-- Reading text --

I wonder what's the difference between the two casting methods. Also if you could specify ( with examples ) difference between static_cast, dynamic_cast, and other types of casting you know ( i.e. while staying as low level and as close to assembly language as possible ).

static_cast
dynamic_cast
const_cast
reinterpret_cast
C-style cast (type)value
Function-style cast type(value)

Thanks.

Please read the P.S. I know from the example above that reinterpret_cast assigns to the int pointer the address of keyStr[29] In assembly that would translate into:

lea eax, [keyStr+1D]
mov [reCast], eax

So in other words reinterpret_cast, in a low level prospective, is not dangerous at all as it does not modify the original data.

I wanted to know how the other casting methods behave in a low level way. So, for example, an object, in a low level way, is just a variable which holds an address. And the type if that object is how the compiler then interprets that address and how it offsets it.( this is exactly what I'm not interested in, in assembly, i could care less if that variable holds a value, a pointer or an object ( i.e. another pointer ) ). Another thing that could be just the same, is the difference between int and int* or unsigned int and int; all 4 declarations generate the same assembly instruction. ( push value ) or (sub esp-(length of int) && mov esp, value) I hope this clarifies the question and why I tagged it "low-level-code" and "assembly"

P.S. In this program I'm trying to create I don't care for non portability or other high level stuff. I'm trying to be as low level as possible and as close to assembly language as possible. That means that, for this program, memory is just memory ( i.e. 0 and 1 bits ) and types are not important ( e.g. I don't care if mem address: 0x123 is an "int" type or "float" type, it's just "data")

4

There are 4 answers

0
aschepler On BEST ANSWER

reinterpret_cast and const_cast are ways of getting around the C++ type system. As you noted for reinterpret_cast, this usually translates to little or no assembly code.

static_cast mostly respects the C++ type system. It could convert a number from one type to another, or call a constructor, or call a conversion function. Or for a derived-to-base conversion, it might involve adding byte offsets and/or lookups into a vtable. static_cast can also bend the type system's rules by "downcasting" a pointer or reference from a non-virtual base type to a derived type, possibly subtracting a byte offset.

-- Recorded data --
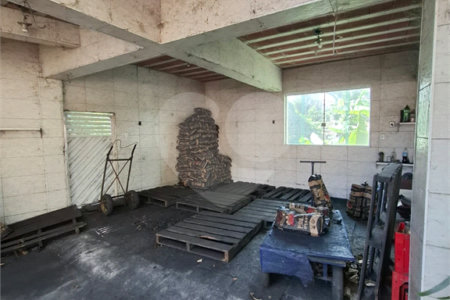 Casa à venda com 1 quarto, sendo 2 suítes, em Campo Grande, Rio de Janeiro, RJ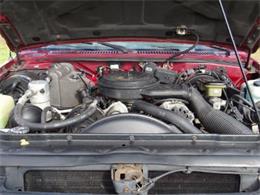 1992 Chevrolet S10 (CC-1039149) for sale in Palatine, Illinois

-- Your tasks --
1. Using the C++ casting thread, decide whether each statement agrees with it. Answer yes or no for each, quoting the words from the thread that settle it.
(a) The asker holds that reinterpret_cast changes the original data.
(b) The best answer says static_cast can call a constructor.
(c) The asker cares about keeping the program portable.
2. Write the next part of the C++ casting thread, picking up after its final sentence.

-- Outputs in order --
1.
(a) No: "it does not modify the original data"
(b) Yes: "It could convert a number from one type to another, or call a constructor, or call a conversion function."
(c) No: "I don't care for non portability or other high level stuff."

2.
And then there are pointers-to-member. They're probably beside the point here, but static_cast does things to them more or less analogous to class pointer conversions.

dynamic_cast respects the C++ type system even more strictly. In its useful form, it checks at runtime whether or not a pointer/reference actually points/refers to an object of the specified type. It typically calls a magic library function under the covers.

A function-style cast with one argument has exactly the same effect as a C-style cast. (With more than one argument, a function-style cast must be a temporary initialization using a class constructor.) A C-style cast does the first thing that makes sense out of the following list:

  • a const_cast
  • a static_cast
  • a static_cast and then a const_cast
  • a reinterpret_cast, or
  • a reinterpret_cast and then a const_cast

One exception: C-style casts can ignore private and protected inheritance relations between classes, pretending they have a public inheritance relation instead.

C-style casts are usually not preferred in C++ because it's less specific about what you want to happen.

1
i486 On

The difference is that with C-style cast in C++ file in some cases you will get error and cannot compile. reinterpret_cast solves such cases. Something like - you tell to compiler: "I know it is incompatible casting, but let assume it is ok". C++ is far more restricted than C for such things like casting.

6
Tom Tanner On

In what way do you mean "not dangerous"? reinterpret_cast is incredibly dangerous. It tells the compiler it is safe to ignore what it thinks it knows about the value.

It's not as dangerous as a c-style cast which throws away the const/volatileness of the value in question as well as any information about what it is pointing to.

Understanding these operations in assembly language is a bit pointless. They aren't assembly language constructs. They're C++ language constructs, that work something as follows:

static_cast - Effectively this converts an object from one type to another. Note this can change the value (static_cast<float>(1) doesn't have the same bit pattern as 1 for instance).

dynamic_cast - if this object can be considered to be another type through inheritance, then treat it as such, otherwise render it as zero. This won't change the value of a pointer but it does safely change the compilers view of it.

const_cast - throw away const (or volatile) qualifiers, which is not often a good idea as it allows you to destroy data the client thought was safe.

reinterpret_cast - treat the bit pattern as meaning something different to what the compiler thought it did. Usually used for pointers and hopefully rarely. reinterpret_casting an int into a float is unlikely to be a good idea, but it will keep the same bit pattern.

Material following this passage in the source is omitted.